Data -

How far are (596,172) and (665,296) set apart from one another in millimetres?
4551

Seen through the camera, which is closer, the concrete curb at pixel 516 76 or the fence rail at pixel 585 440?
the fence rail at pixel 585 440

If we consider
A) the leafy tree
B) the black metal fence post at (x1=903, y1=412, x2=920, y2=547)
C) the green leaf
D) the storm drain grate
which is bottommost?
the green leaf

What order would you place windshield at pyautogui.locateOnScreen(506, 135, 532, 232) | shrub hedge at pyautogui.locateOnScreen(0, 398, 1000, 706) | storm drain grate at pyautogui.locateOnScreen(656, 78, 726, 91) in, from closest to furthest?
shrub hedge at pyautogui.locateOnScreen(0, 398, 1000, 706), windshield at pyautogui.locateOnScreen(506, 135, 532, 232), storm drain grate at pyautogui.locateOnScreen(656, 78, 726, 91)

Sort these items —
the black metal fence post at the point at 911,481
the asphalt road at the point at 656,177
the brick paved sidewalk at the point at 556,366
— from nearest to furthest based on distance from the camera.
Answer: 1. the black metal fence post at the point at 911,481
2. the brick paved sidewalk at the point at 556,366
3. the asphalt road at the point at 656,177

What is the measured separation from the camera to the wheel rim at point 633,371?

Task brief - Copy out all of the data above, swapping "concrete curb" for "stone curb" and keeping everything else the same.

Solution to the problem -
How far are (596,172) and (665,296) set apart from one another in millimetres?
4551

Seen through the camera, which is closer, the stone curb at pixel 516 76 or the fence rail at pixel 585 440?
the fence rail at pixel 585 440

If we consider
A) the leafy tree
B) the black metal fence post at (x1=903, y1=412, x2=920, y2=547)
C) the green leaf
D) the storm drain grate
which is bottommost?
the green leaf

What order would you place windshield at pyautogui.locateOnScreen(506, 135, 532, 232) | shrub hedge at pyautogui.locateOnScreen(0, 398, 1000, 706) | storm drain grate at pyautogui.locateOnScreen(656, 78, 726, 91) in, from closest to furthest?
shrub hedge at pyautogui.locateOnScreen(0, 398, 1000, 706), windshield at pyautogui.locateOnScreen(506, 135, 532, 232), storm drain grate at pyautogui.locateOnScreen(656, 78, 726, 91)

Sort these items —
the black metal fence post at the point at 911,481
the asphalt road at the point at 656,177
the brick paved sidewalk at the point at 556,366
— from nearest to furthest based on distance from the camera.
Answer: 1. the black metal fence post at the point at 911,481
2. the brick paved sidewalk at the point at 556,366
3. the asphalt road at the point at 656,177

What is the measured separation from the camera to the wheel rim at point 633,371?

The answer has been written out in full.